I nostri tic sul coronavirus trasportati in una terra dove non c'è scelta
Un reportage del New York Times dal nord-ovest della Siria, dove mancano gli ospedali, i test, e vita è assembramento
I ritardatari corrono dietro al tempo sperando di riacciuffarlo, anche se i modelli matematici applicati al coronavirus – il nuovo crush è John Burn-Murdoch del Financial Times – sono impietosi: chi ha ignorato il pericolo rischia di avere ripercussioni peggiori di quelle presenti nei paesi che hanno cercato di reagire con vigore alla crisi fin dalle prime avvisaglie. Poi ci sono quelli che non hanno avuto scelta, non ce l’hanno nemmeno adesso, e non l’avranno mai: il New York Times ha pubblicato un reportage da Maarat Misrin, una piccola città nel nord-ovest della Siria, nella regione di Idlib, che dovrebbe entrare nel briefing quotidiano di tutti quei leader occidentali che si sono presi il lusso di temporeggiare e di fare esperimenti sociali, che hanno vissuto nella presunzione che il “virus cinese” prendesse soltanto qualcuno, gli italiani per esempio, e non altri, e non tutti.

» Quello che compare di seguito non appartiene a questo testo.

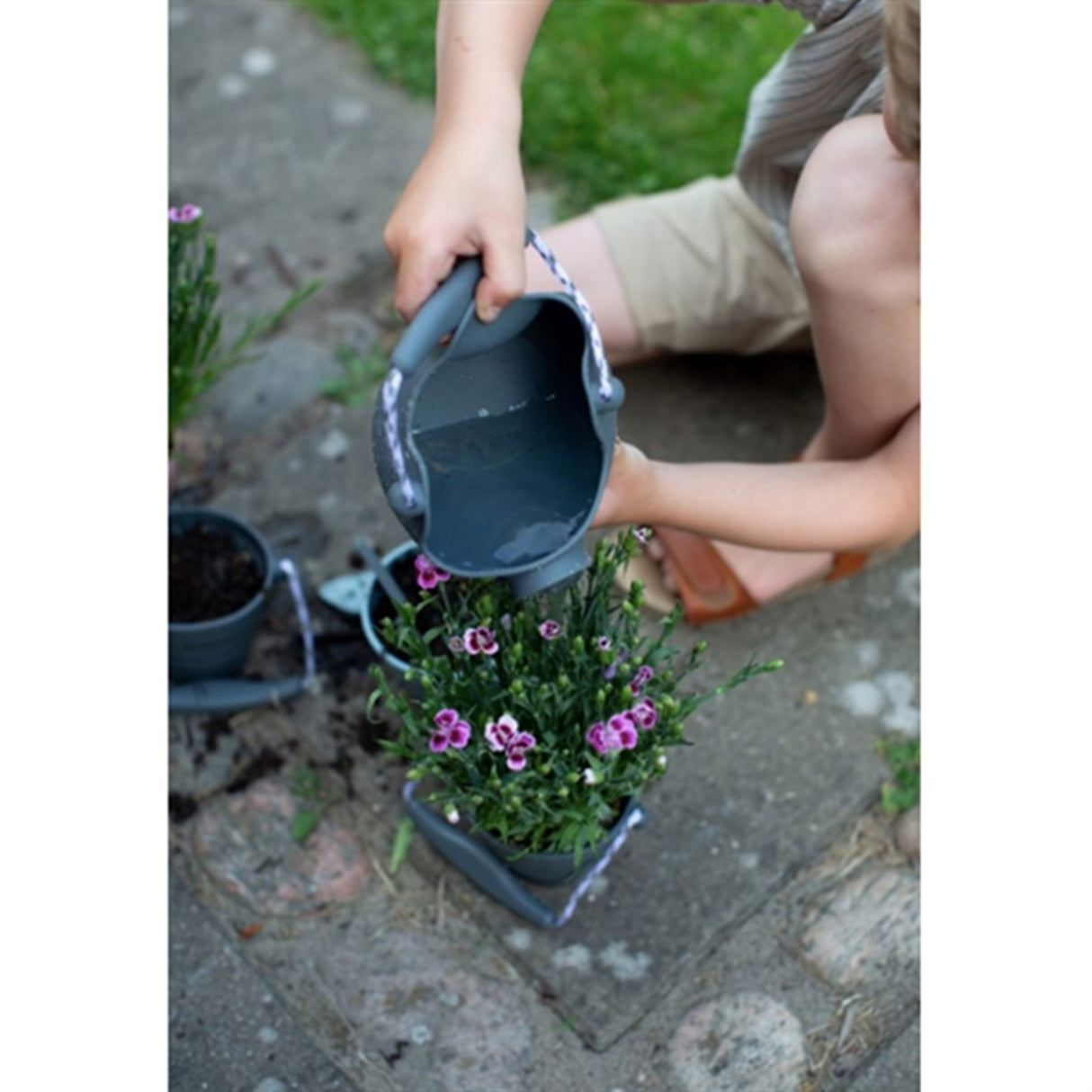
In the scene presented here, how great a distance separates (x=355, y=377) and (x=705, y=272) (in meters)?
0.51

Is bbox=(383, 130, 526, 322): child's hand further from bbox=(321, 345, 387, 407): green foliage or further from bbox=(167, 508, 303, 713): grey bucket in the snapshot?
bbox=(321, 345, 387, 407): green foliage

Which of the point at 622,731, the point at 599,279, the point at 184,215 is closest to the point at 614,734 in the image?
the point at 622,731

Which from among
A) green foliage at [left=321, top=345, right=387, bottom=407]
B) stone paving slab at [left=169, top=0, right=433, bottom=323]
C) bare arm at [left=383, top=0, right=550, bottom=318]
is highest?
bare arm at [left=383, top=0, right=550, bottom=318]

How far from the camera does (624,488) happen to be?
1.55 metres

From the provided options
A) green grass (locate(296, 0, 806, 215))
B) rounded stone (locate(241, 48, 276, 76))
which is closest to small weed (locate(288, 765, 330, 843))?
green grass (locate(296, 0, 806, 215))

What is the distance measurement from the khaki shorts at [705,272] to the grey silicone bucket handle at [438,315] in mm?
827

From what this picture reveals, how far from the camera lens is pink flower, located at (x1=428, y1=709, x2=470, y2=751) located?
1400 millimetres

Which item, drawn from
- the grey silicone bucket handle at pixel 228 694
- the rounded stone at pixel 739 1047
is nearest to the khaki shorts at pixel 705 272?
the grey silicone bucket handle at pixel 228 694

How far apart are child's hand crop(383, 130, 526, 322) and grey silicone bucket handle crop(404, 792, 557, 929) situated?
1.88 feet

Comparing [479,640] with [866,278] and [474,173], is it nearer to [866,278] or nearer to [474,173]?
[474,173]

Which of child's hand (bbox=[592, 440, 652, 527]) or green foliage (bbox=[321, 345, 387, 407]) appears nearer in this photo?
child's hand (bbox=[592, 440, 652, 527])

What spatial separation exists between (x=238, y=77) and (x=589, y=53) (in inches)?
24.2
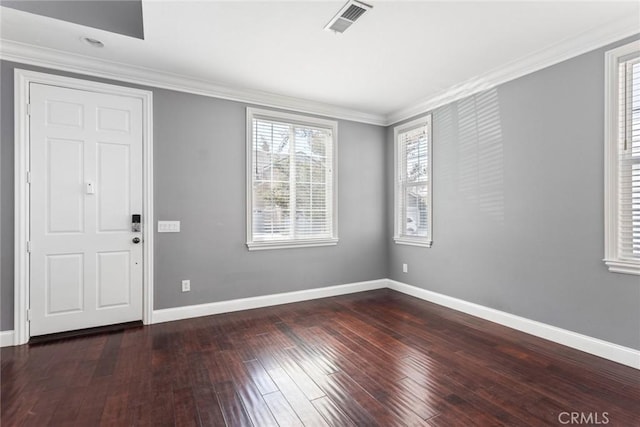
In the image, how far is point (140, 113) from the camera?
331 centimetres

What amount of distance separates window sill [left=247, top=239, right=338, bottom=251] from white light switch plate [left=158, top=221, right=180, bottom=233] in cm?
84

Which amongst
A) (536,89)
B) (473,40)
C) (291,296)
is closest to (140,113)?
(291,296)

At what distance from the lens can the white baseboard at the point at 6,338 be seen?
2738 millimetres

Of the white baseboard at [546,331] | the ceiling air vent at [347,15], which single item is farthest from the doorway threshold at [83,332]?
the white baseboard at [546,331]

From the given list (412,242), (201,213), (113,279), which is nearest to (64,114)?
(201,213)

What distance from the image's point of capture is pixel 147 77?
10.8 feet

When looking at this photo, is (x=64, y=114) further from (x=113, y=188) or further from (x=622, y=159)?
(x=622, y=159)

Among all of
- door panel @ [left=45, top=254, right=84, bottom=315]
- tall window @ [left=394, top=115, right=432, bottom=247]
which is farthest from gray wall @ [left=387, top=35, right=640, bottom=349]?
door panel @ [left=45, top=254, right=84, bottom=315]

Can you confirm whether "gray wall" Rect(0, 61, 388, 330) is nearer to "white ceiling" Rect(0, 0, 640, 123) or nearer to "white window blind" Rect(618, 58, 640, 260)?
"white ceiling" Rect(0, 0, 640, 123)

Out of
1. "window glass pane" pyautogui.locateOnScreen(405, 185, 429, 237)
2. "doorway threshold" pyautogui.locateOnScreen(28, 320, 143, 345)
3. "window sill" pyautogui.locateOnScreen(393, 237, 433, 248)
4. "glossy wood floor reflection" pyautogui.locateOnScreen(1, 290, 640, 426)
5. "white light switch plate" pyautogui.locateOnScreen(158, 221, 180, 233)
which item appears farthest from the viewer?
"window glass pane" pyautogui.locateOnScreen(405, 185, 429, 237)

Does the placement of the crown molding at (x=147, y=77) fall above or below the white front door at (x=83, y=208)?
above

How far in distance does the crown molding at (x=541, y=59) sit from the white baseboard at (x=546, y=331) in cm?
247

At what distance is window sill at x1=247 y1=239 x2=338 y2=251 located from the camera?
3.88 m

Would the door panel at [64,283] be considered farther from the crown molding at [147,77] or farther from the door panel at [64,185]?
the crown molding at [147,77]
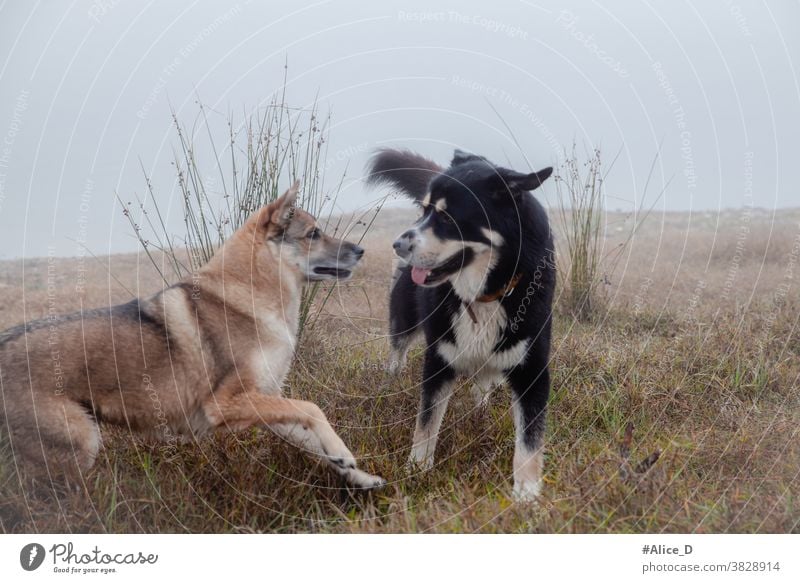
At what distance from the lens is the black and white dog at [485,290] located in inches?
171

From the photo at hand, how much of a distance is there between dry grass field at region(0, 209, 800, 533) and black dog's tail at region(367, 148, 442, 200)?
9.8 inches

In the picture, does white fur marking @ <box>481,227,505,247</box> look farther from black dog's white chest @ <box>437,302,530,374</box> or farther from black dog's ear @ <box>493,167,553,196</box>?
black dog's white chest @ <box>437,302,530,374</box>

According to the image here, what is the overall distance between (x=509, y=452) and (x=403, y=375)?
119 centimetres

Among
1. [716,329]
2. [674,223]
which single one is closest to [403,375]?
[716,329]

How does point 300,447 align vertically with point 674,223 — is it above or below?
below

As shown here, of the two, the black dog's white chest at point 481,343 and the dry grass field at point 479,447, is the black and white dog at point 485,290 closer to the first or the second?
the black dog's white chest at point 481,343

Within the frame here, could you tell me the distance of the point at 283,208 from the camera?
4.26m

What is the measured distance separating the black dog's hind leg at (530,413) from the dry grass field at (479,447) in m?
0.12

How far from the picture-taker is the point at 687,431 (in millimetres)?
4859

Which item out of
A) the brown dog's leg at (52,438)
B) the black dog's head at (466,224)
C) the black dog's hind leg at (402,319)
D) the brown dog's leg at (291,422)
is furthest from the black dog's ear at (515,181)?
the brown dog's leg at (52,438)

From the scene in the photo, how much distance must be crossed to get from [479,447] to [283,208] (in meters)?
2.05

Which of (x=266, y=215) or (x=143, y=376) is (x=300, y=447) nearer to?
(x=143, y=376)

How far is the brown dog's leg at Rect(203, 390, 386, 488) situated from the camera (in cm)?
400

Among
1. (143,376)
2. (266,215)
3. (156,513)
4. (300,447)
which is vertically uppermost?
(266,215)
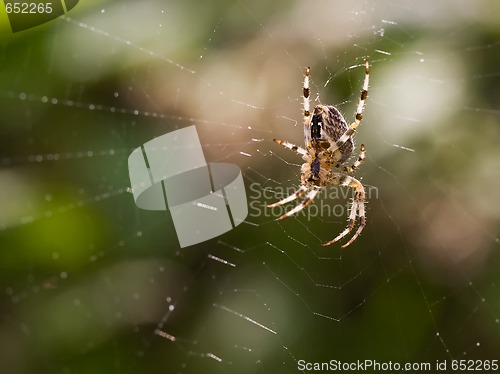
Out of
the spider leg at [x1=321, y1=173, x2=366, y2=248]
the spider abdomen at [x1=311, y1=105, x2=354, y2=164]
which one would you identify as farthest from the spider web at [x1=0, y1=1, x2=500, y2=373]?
the spider abdomen at [x1=311, y1=105, x2=354, y2=164]

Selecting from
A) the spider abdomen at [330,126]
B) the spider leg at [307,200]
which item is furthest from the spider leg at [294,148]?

Laddove non c’è scelta, non c’è nemmeno la possibilità di lavarsi spesso le mani. “Volete che ci laviamo le mani?”, chiede Fadi Meshar, direttore di Idlib della Maram Foundation for Relief and Development: “Alcuni non riescono a lavare i loro figli per una settimana: vivono all’aperto”.
Laddove non c’è scelta, non esiste la distanza, non c’è la possibilità di stare a due metri di distanza l’uno dall’altro, ma nemmeno a un metro: la vita qui è assembramento. Laddove non c’è scelta, fare i test è un’ambizione e una speranza. Molti leader occidentali pensano che fare molti tamponi sia controproducente: crescono i numeri, cresce il panico, non ne viene nulla di buono. I virologi si sgolano, invece: più test si fanno, più si ha contezza del contagio, prima se ne viene fuori. Anche l’Organizzazione mondiale per la Sanità ripete: testare, testare, testare. Ma quella stessa Organizzazione ha spedito un mese fa i kit per il test al regime di Damasco, a Bashar el Assad e al suo governo, mentre a Idlib, terra ribelle e contesa e bombardata dal regime assieme ai suoi alleati russi, l’Oms sta mandando i tamponi in questi giorni. Il nord della Siria “non è uno stato”, la priorità dei test vanno alle entità statali, anche a quelle che bombardano pezzi del proprio stato. “E’ comprensibile”, dice un medico al New York Times, e questa è forse la considerazione più straziante di tutte.
Le fonti citate dal quotidiano dicono: il virus c’è sicuramente, ma non abbiamo modo di mostrarlo né di quantificarlo. Laddove non c’è scelta, si muore “per” il coronavirus o “con” il coronavirus è un altro lusso ideologico-semantico: si muore e basta. Ci sono tre milioni di persone in questa provincia che combatte contro il regime dal 2012, e i continui bombardamenti hanno costretto molti a muoversi – potrebbero arrivare fino in Europa. Secondo le Nazioni Unite, un terzo di queste persone vive in campi o tende, il resto vive per strada, o in palazzi diroccati con altre famiglie, dove si trova un tetto, quando lo si trova. E gli ospedali? Secondo le Nazioni Unite, da dicembre a oggi i bombardamenti siriano-russi hanno distrutto o reso in parte inagibili 84 strutture ospedaliere – molti medici e infermieri sono morti. All’Idlib Central Hospital c’è un laboratorio che sarebbe pronto ad analizzare i tamponi, è stato creato nelle ultime settimane per far fronte all’emergenza del virus: ma non ci sono i tamponi (la prima fornitura di guanti e mascherine è arrivata da qualche giorno). E l’isolamento? I medici guardano sconsolati i giornalisti del New York Times: dove pensate che si possa fare una quarantena in un posto come questo? Una volta che sarà possibile stabilire chi è positivo, comunque sarà difficile garantire l’isolamento necessario. Così la stima è questa: possono morire da 100 a 200 mila persone, 10 mila avranno bisogno di respiratori, per ora ce ne sono 153.
Chissà che effetto fanno i nostri ritardi, le nostre lamentele da convivenze forzate, il diritto alla passeggiatina e finanche questo linguaggio da guerra, laddove non c’è scelta.